Creating Traditional Style Scallops in Cut Vinyl

note: needless to say if the actual truck panels were very small then you’d probably create and apply the entire pinstripe and scallops all in one. Our diagrams only appear as compact panels for the purpose of the demonstration.
First of all we need a couple of shapes, namely the scallop corner and the pinstripes themselves.
The easiest way to ensure both elements match up exactly when we use them on the truck, is to take them from the same original – like this…
Create your original pinline box with scallop corners on screen (below left), in Signlab this is a simple function called ‘decorative borders’ – in other software packages you may have to create it in a different way. Next draw a couple of boxes, one under one of the corner scallops and the other under one of the ‘straights’ of the pinstripe (below centre). Weld these together with the original decorative pinline using an ‘AND’ type weld (one which leaves only those parts that overlap), this will result in the two elements we need (below right).

Take these two shapes, duplicate and stack them to get the best use from the vinyl…DO NOT apply application tape – just leave them exposed on their backing paper. Be sure to cut plenty of spare pieces too.

On the truck – apply the straight lengths of pinstripe to suit the panel in question. In this way, without regard for the corner scallops, you’re more likely to create the flowing freehand lines that will give movement and style to the individual panels (even if the ones in our diagram are only simple!). Just let the ends run off the panel at this point.

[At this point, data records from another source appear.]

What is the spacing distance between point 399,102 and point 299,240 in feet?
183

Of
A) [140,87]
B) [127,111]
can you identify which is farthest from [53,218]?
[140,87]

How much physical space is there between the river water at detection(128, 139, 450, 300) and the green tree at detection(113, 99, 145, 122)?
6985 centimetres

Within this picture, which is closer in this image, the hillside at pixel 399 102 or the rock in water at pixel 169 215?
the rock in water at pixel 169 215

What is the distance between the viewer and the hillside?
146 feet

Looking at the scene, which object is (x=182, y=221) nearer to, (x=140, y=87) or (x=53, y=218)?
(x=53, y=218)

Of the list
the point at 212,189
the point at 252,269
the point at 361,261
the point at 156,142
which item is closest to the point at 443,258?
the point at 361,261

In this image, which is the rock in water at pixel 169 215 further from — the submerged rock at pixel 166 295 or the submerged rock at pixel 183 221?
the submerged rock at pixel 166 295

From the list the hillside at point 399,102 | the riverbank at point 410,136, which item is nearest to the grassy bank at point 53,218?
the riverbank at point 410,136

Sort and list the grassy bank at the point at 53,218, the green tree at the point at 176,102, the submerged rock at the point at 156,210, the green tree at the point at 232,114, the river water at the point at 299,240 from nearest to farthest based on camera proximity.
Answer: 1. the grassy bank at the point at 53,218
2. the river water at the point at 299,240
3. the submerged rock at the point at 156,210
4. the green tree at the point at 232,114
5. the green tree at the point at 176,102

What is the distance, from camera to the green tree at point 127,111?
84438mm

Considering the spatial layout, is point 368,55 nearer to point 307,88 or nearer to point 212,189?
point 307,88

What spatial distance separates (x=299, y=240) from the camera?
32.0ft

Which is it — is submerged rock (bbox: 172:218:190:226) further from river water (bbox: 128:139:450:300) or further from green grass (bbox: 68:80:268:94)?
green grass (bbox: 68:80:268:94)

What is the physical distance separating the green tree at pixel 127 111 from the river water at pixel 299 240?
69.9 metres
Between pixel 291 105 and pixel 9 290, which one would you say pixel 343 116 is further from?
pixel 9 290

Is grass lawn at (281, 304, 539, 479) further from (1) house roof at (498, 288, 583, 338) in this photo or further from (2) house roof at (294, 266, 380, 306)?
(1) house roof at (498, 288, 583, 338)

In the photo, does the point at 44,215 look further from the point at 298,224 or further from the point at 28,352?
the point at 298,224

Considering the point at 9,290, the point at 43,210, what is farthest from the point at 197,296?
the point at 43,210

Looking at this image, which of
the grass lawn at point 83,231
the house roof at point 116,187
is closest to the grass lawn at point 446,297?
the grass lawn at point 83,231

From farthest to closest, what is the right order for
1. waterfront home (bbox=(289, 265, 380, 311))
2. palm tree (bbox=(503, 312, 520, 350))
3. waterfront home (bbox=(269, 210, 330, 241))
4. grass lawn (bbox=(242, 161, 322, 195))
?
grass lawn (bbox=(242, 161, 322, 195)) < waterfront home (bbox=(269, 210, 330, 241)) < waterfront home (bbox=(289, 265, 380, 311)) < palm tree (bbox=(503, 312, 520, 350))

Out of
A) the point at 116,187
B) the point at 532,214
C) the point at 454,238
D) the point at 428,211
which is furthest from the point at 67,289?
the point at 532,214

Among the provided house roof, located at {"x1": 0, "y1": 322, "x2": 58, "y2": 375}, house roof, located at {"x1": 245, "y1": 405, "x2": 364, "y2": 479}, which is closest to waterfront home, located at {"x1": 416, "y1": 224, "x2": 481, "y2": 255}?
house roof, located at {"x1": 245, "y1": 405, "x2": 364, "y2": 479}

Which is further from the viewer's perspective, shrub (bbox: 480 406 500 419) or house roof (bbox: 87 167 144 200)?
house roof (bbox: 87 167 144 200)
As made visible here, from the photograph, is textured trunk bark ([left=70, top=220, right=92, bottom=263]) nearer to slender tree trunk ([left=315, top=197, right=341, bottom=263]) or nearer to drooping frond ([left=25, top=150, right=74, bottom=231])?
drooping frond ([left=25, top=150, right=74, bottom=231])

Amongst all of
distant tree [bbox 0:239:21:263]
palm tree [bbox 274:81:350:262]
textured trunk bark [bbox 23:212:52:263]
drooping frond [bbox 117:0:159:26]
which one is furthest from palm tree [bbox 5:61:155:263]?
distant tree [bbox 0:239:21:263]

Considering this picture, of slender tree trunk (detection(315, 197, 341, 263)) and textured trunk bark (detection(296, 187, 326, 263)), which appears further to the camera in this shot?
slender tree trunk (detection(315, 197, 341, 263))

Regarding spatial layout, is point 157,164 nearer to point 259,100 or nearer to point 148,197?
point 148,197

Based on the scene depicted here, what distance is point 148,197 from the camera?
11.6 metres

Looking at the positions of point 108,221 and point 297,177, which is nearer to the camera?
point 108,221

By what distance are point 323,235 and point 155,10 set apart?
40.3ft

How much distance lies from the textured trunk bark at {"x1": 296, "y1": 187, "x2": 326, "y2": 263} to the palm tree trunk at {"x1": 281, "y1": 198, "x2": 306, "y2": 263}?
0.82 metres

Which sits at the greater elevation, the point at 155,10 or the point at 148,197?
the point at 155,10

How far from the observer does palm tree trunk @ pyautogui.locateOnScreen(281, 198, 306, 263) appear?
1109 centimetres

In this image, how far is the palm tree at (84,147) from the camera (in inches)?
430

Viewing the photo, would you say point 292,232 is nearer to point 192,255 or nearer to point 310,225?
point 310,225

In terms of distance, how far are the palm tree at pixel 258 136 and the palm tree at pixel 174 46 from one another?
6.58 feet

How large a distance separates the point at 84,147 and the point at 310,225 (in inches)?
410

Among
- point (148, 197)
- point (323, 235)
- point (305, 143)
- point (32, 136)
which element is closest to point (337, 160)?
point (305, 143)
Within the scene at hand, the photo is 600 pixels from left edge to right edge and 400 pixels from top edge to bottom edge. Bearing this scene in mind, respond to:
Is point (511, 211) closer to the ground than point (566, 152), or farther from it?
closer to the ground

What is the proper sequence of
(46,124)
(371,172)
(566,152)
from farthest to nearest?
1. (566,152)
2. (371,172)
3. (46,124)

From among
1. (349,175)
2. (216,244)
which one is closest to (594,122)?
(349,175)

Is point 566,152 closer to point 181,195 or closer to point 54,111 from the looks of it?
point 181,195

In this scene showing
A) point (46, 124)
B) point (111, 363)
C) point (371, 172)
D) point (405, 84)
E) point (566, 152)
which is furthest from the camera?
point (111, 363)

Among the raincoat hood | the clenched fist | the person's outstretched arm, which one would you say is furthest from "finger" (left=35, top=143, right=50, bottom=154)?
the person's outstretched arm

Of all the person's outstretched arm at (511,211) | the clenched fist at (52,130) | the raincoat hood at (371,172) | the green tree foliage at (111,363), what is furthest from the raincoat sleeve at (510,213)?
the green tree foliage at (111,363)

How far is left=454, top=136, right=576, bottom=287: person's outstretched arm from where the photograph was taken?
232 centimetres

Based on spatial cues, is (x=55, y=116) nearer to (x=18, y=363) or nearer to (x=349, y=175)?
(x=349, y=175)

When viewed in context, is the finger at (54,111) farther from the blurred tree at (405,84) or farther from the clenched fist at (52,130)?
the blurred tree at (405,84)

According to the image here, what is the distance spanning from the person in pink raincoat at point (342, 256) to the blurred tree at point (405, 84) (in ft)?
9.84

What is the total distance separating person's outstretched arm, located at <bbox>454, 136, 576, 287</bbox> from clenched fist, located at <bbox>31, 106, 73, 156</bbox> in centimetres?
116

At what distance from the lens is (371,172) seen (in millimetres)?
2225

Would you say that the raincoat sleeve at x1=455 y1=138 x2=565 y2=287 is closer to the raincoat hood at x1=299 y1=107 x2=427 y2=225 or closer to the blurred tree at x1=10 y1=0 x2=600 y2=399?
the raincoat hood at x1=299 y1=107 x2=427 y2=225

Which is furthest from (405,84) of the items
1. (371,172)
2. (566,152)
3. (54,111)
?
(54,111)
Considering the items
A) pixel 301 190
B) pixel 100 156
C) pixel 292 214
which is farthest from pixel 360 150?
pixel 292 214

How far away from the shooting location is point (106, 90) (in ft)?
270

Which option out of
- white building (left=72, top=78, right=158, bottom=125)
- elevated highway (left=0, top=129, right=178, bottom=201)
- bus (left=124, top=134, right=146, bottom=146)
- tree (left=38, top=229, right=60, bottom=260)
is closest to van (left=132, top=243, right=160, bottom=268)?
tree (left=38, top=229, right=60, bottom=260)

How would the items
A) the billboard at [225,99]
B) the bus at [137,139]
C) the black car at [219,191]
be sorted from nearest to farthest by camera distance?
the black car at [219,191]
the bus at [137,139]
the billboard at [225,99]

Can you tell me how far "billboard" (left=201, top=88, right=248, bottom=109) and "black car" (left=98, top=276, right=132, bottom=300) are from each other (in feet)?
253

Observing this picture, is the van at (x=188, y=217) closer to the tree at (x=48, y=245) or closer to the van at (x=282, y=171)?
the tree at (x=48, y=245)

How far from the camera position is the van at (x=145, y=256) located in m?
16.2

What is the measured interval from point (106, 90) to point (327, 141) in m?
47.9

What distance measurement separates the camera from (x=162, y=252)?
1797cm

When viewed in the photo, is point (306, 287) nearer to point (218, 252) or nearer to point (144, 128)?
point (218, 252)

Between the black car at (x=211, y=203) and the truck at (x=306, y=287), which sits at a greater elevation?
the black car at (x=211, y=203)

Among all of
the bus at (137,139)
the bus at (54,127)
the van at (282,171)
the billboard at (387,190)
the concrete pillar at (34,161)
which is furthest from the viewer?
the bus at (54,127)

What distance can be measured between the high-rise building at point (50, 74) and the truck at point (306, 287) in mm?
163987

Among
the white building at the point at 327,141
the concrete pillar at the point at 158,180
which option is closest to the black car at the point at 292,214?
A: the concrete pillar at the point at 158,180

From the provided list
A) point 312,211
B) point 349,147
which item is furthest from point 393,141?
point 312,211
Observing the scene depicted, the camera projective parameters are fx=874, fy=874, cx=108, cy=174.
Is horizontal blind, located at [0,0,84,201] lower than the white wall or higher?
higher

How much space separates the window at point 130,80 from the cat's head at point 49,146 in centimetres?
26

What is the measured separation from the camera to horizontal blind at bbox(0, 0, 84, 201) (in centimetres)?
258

Lift one of the corner scallops from its backing paper with the blade of a scalpel (preferably a blunt blade as we don’t want to slice them through). Approaching one of the pinstrip intersections, hover roughly in position. Then, with the tip of a finger, press one of the legs of the scallop into place (below left) and then, guiding the scallop with the blade, place the other leg directly over the other pinstripe (below right). Don’t waste time on this – if it goes down wrong then just scrap it and quickly grab another.

Having done one corner (indicated below left) – proceed to do all four – or as many as the design requires.

Next, and with a SHARP scalpel, remove the excess pinstripe with two light cuts. Use very light pressure, barely cutting the pinstripe at the places shown on the diagram (below left) and tease away the excess vinyl to leave the finished corner shape (below right).

Repeat this for all the corners (below left) and add corner decoration and main panel decoration as required (below right).

The whole process is quite fast. By applying all the pinstripes to all the panels first of all – without any of the corner scallops or other decoration – you can quickly build up a picture of the extent and overall design of the pinstriping. Adding the corners and trimming is then simply a matter of ‘finishing off’. Take plenty of spare scallops and pinstripe, work fast and expect casualties! With a little practice you can bend these soft pliable scallops to fit corners that are considerably more acute or obtuse than 90 degrees.
You can create endless variations on this theme by creating a different ‘master’ from which to take your main elements and customising your additional decoration. In some instances only opposing corners have scallops and where a panel is very slim then the scallops can be placed back to back. Secondary pinstripes can also be added to achieve a different look.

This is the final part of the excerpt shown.